Herrith tapped an intricate pattern on the door, one that he had invented himself, and waited, holding his breath until the door swung open. The woman on the other side of the door was old, her deep black skin creased with the lines of many years. When she saw that it was truly him, she smiled and swung the door open wider so he could see into the dimly lit room. A little group of people sat around a table in the light of a lantern, eating bowls of soup. The smell made his mouth water, and he realized he hadn’t eaten all day.
“Come in,” the woman said. “There’s some for you.”
Herrith knew the pair of bricklayers at the table. They nodded to him. He knew the scholar with the wild white hair, who barely looked up from his books. He also knew the tall, startling warrior woman, but she scowled when she saw him.
“He doesn’t want your soup,” she said to the old woman. “He eats at the palace.”
The old woman smiled at the warrior princess. “You don’t know him as I do,” she said. “Herrith has been eating my soup since he toddled around his mother’s legs at my table, eating bites from her spoon.”
Herrith felt the muscles in his shoulders relaxing. The old woman’s creaky, familiar voice settled his nerves and soothed his fear.
“You have news,” the warrior woman said in a flat voice.
He nodded and flicked his braid so that it fell in front of him and they could all see the gold cord wrapped around it.
“I do,” he said. He took a deep breath. “It is something for all of us. The king has decided to call Aria.”

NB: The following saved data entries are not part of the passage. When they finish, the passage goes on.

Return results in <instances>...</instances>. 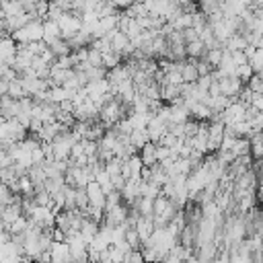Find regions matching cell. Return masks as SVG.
Listing matches in <instances>:
<instances>
[{
  "label": "cell",
  "instance_id": "e0dca14e",
  "mask_svg": "<svg viewBox=\"0 0 263 263\" xmlns=\"http://www.w3.org/2000/svg\"><path fill=\"white\" fill-rule=\"evenodd\" d=\"M216 10H220V2H216V0L199 2V4H197V12H201L203 16H210V14H214Z\"/></svg>",
  "mask_w": 263,
  "mask_h": 263
},
{
  "label": "cell",
  "instance_id": "f1b7e54d",
  "mask_svg": "<svg viewBox=\"0 0 263 263\" xmlns=\"http://www.w3.org/2000/svg\"><path fill=\"white\" fill-rule=\"evenodd\" d=\"M6 90H8V82L0 78V97H4V95H6Z\"/></svg>",
  "mask_w": 263,
  "mask_h": 263
},
{
  "label": "cell",
  "instance_id": "7a4b0ae2",
  "mask_svg": "<svg viewBox=\"0 0 263 263\" xmlns=\"http://www.w3.org/2000/svg\"><path fill=\"white\" fill-rule=\"evenodd\" d=\"M84 193H86V199H88V205H90V208H99V210L105 208V195H103L101 187H99L95 181H90V183L84 187Z\"/></svg>",
  "mask_w": 263,
  "mask_h": 263
},
{
  "label": "cell",
  "instance_id": "4fadbf2b",
  "mask_svg": "<svg viewBox=\"0 0 263 263\" xmlns=\"http://www.w3.org/2000/svg\"><path fill=\"white\" fill-rule=\"evenodd\" d=\"M6 97H10L12 101H18V99L27 97V95H25V90H23V86H21V80H18V78H16V80H12V82H8Z\"/></svg>",
  "mask_w": 263,
  "mask_h": 263
},
{
  "label": "cell",
  "instance_id": "ba28073f",
  "mask_svg": "<svg viewBox=\"0 0 263 263\" xmlns=\"http://www.w3.org/2000/svg\"><path fill=\"white\" fill-rule=\"evenodd\" d=\"M195 62H197V60L185 58V62H183V70H181V78H183V84H193V82L197 80V72H195Z\"/></svg>",
  "mask_w": 263,
  "mask_h": 263
},
{
  "label": "cell",
  "instance_id": "5bb4252c",
  "mask_svg": "<svg viewBox=\"0 0 263 263\" xmlns=\"http://www.w3.org/2000/svg\"><path fill=\"white\" fill-rule=\"evenodd\" d=\"M0 10H2L4 16H16V14L23 12L21 2H4V0L0 2Z\"/></svg>",
  "mask_w": 263,
  "mask_h": 263
},
{
  "label": "cell",
  "instance_id": "2e32d148",
  "mask_svg": "<svg viewBox=\"0 0 263 263\" xmlns=\"http://www.w3.org/2000/svg\"><path fill=\"white\" fill-rule=\"evenodd\" d=\"M123 240H125V245L132 249V251H140V238H138V234H136V230L134 228H127L125 230V234H123Z\"/></svg>",
  "mask_w": 263,
  "mask_h": 263
},
{
  "label": "cell",
  "instance_id": "5b68a950",
  "mask_svg": "<svg viewBox=\"0 0 263 263\" xmlns=\"http://www.w3.org/2000/svg\"><path fill=\"white\" fill-rule=\"evenodd\" d=\"M134 230H136V234H138V238H140V242H144V240H148L150 238V234L154 232V226H152V216H148V218H138L136 220V224H134Z\"/></svg>",
  "mask_w": 263,
  "mask_h": 263
},
{
  "label": "cell",
  "instance_id": "30bf717a",
  "mask_svg": "<svg viewBox=\"0 0 263 263\" xmlns=\"http://www.w3.org/2000/svg\"><path fill=\"white\" fill-rule=\"evenodd\" d=\"M144 144H148V132L146 129H134L129 134V146H134L136 150H140Z\"/></svg>",
  "mask_w": 263,
  "mask_h": 263
},
{
  "label": "cell",
  "instance_id": "ffe728a7",
  "mask_svg": "<svg viewBox=\"0 0 263 263\" xmlns=\"http://www.w3.org/2000/svg\"><path fill=\"white\" fill-rule=\"evenodd\" d=\"M222 51H224V49H210V51H205V58H203V60L216 70L218 64H220V60H222Z\"/></svg>",
  "mask_w": 263,
  "mask_h": 263
},
{
  "label": "cell",
  "instance_id": "4316f807",
  "mask_svg": "<svg viewBox=\"0 0 263 263\" xmlns=\"http://www.w3.org/2000/svg\"><path fill=\"white\" fill-rule=\"evenodd\" d=\"M168 156H171V150L166 146H156V162H160V160H164Z\"/></svg>",
  "mask_w": 263,
  "mask_h": 263
},
{
  "label": "cell",
  "instance_id": "52a82bcc",
  "mask_svg": "<svg viewBox=\"0 0 263 263\" xmlns=\"http://www.w3.org/2000/svg\"><path fill=\"white\" fill-rule=\"evenodd\" d=\"M189 111L183 105H168V123H185L189 121Z\"/></svg>",
  "mask_w": 263,
  "mask_h": 263
},
{
  "label": "cell",
  "instance_id": "3957f363",
  "mask_svg": "<svg viewBox=\"0 0 263 263\" xmlns=\"http://www.w3.org/2000/svg\"><path fill=\"white\" fill-rule=\"evenodd\" d=\"M49 257H51V261H55V263H72L70 249H68L66 242H51V247H49Z\"/></svg>",
  "mask_w": 263,
  "mask_h": 263
},
{
  "label": "cell",
  "instance_id": "cb8c5ba5",
  "mask_svg": "<svg viewBox=\"0 0 263 263\" xmlns=\"http://www.w3.org/2000/svg\"><path fill=\"white\" fill-rule=\"evenodd\" d=\"M181 35H183V43H191V41H197L199 39V31L197 29H185V31H181Z\"/></svg>",
  "mask_w": 263,
  "mask_h": 263
},
{
  "label": "cell",
  "instance_id": "6da1fadb",
  "mask_svg": "<svg viewBox=\"0 0 263 263\" xmlns=\"http://www.w3.org/2000/svg\"><path fill=\"white\" fill-rule=\"evenodd\" d=\"M242 86H245V84H242L236 76H226V78L218 80V90H220L222 97H236Z\"/></svg>",
  "mask_w": 263,
  "mask_h": 263
},
{
  "label": "cell",
  "instance_id": "7c38bea8",
  "mask_svg": "<svg viewBox=\"0 0 263 263\" xmlns=\"http://www.w3.org/2000/svg\"><path fill=\"white\" fill-rule=\"evenodd\" d=\"M101 64H103V68L109 72V70H113L115 66H119V64H121V55H119V53H115V51L103 53V55H101Z\"/></svg>",
  "mask_w": 263,
  "mask_h": 263
},
{
  "label": "cell",
  "instance_id": "484cf974",
  "mask_svg": "<svg viewBox=\"0 0 263 263\" xmlns=\"http://www.w3.org/2000/svg\"><path fill=\"white\" fill-rule=\"evenodd\" d=\"M230 60H232L234 68H238V66H245V64H249V60H247V55H245L242 51H232V53H230Z\"/></svg>",
  "mask_w": 263,
  "mask_h": 263
},
{
  "label": "cell",
  "instance_id": "ac0fdd59",
  "mask_svg": "<svg viewBox=\"0 0 263 263\" xmlns=\"http://www.w3.org/2000/svg\"><path fill=\"white\" fill-rule=\"evenodd\" d=\"M27 224H29V220H27L25 216H21V218H16V220L8 226V230H6V232H10V234H25Z\"/></svg>",
  "mask_w": 263,
  "mask_h": 263
},
{
  "label": "cell",
  "instance_id": "603a6c76",
  "mask_svg": "<svg viewBox=\"0 0 263 263\" xmlns=\"http://www.w3.org/2000/svg\"><path fill=\"white\" fill-rule=\"evenodd\" d=\"M164 84H168V86H181L183 84V78H181L179 72H168V74H164Z\"/></svg>",
  "mask_w": 263,
  "mask_h": 263
},
{
  "label": "cell",
  "instance_id": "277c9868",
  "mask_svg": "<svg viewBox=\"0 0 263 263\" xmlns=\"http://www.w3.org/2000/svg\"><path fill=\"white\" fill-rule=\"evenodd\" d=\"M84 92H86V97H88L90 101L105 97V95L109 92V82H107V78H105V80H95V82H88V84L84 86Z\"/></svg>",
  "mask_w": 263,
  "mask_h": 263
},
{
  "label": "cell",
  "instance_id": "9c48e42d",
  "mask_svg": "<svg viewBox=\"0 0 263 263\" xmlns=\"http://www.w3.org/2000/svg\"><path fill=\"white\" fill-rule=\"evenodd\" d=\"M205 45L197 39V41H191V43H185V55L191 58V60H203L205 58Z\"/></svg>",
  "mask_w": 263,
  "mask_h": 263
},
{
  "label": "cell",
  "instance_id": "83f0119b",
  "mask_svg": "<svg viewBox=\"0 0 263 263\" xmlns=\"http://www.w3.org/2000/svg\"><path fill=\"white\" fill-rule=\"evenodd\" d=\"M109 181H111V185H113V191H121V189H123V185H125V179H123L121 175L111 177Z\"/></svg>",
  "mask_w": 263,
  "mask_h": 263
},
{
  "label": "cell",
  "instance_id": "d6986e66",
  "mask_svg": "<svg viewBox=\"0 0 263 263\" xmlns=\"http://www.w3.org/2000/svg\"><path fill=\"white\" fill-rule=\"evenodd\" d=\"M251 92H261L263 95V78H261V74H253L249 80H247V84H245Z\"/></svg>",
  "mask_w": 263,
  "mask_h": 263
},
{
  "label": "cell",
  "instance_id": "9a60e30c",
  "mask_svg": "<svg viewBox=\"0 0 263 263\" xmlns=\"http://www.w3.org/2000/svg\"><path fill=\"white\" fill-rule=\"evenodd\" d=\"M103 171H105V173L109 175V179H111V177H117V175L121 173V160L113 156L111 160H107V162H105V166H103Z\"/></svg>",
  "mask_w": 263,
  "mask_h": 263
},
{
  "label": "cell",
  "instance_id": "8fae6325",
  "mask_svg": "<svg viewBox=\"0 0 263 263\" xmlns=\"http://www.w3.org/2000/svg\"><path fill=\"white\" fill-rule=\"evenodd\" d=\"M47 49L51 51V55H53V58H64V55H70V51H72V49L68 47V43H66V41H62V39H55Z\"/></svg>",
  "mask_w": 263,
  "mask_h": 263
},
{
  "label": "cell",
  "instance_id": "7402d4cb",
  "mask_svg": "<svg viewBox=\"0 0 263 263\" xmlns=\"http://www.w3.org/2000/svg\"><path fill=\"white\" fill-rule=\"evenodd\" d=\"M195 72H197V78H199V76H210V74L214 72V68H212L205 60H197V62H195Z\"/></svg>",
  "mask_w": 263,
  "mask_h": 263
},
{
  "label": "cell",
  "instance_id": "8992f818",
  "mask_svg": "<svg viewBox=\"0 0 263 263\" xmlns=\"http://www.w3.org/2000/svg\"><path fill=\"white\" fill-rule=\"evenodd\" d=\"M138 158H140L142 166H152V164H156V144H152V142L144 144V146L138 150Z\"/></svg>",
  "mask_w": 263,
  "mask_h": 263
},
{
  "label": "cell",
  "instance_id": "d4e9b609",
  "mask_svg": "<svg viewBox=\"0 0 263 263\" xmlns=\"http://www.w3.org/2000/svg\"><path fill=\"white\" fill-rule=\"evenodd\" d=\"M249 107H253L255 111H263V95L261 92H253L251 101H249Z\"/></svg>",
  "mask_w": 263,
  "mask_h": 263
},
{
  "label": "cell",
  "instance_id": "44dd1931",
  "mask_svg": "<svg viewBox=\"0 0 263 263\" xmlns=\"http://www.w3.org/2000/svg\"><path fill=\"white\" fill-rule=\"evenodd\" d=\"M86 78H88V82H95V80H105L107 78V70L101 66V68H88L86 72Z\"/></svg>",
  "mask_w": 263,
  "mask_h": 263
}]
</instances>
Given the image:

There was silence as they looked at one another and at him. The old woman drew a shaky breath and put her hand on his arm.
“Will she come?” she asked in a whisper.
Herrith looked at her for a long while, then slowly nodded. “I saw her, back when we were in Azariyah. She bears marks of his poison. She will not be able to withstand his call.” He looked around at all of them. “She will be here soon.”
They gazed at him in silence. Herrith felt the hand on his arm tighten and looked down to see the old woman’s eyes flooded with tears.
“Aria,” she breathed, echoing the sound that was in all of their hearts.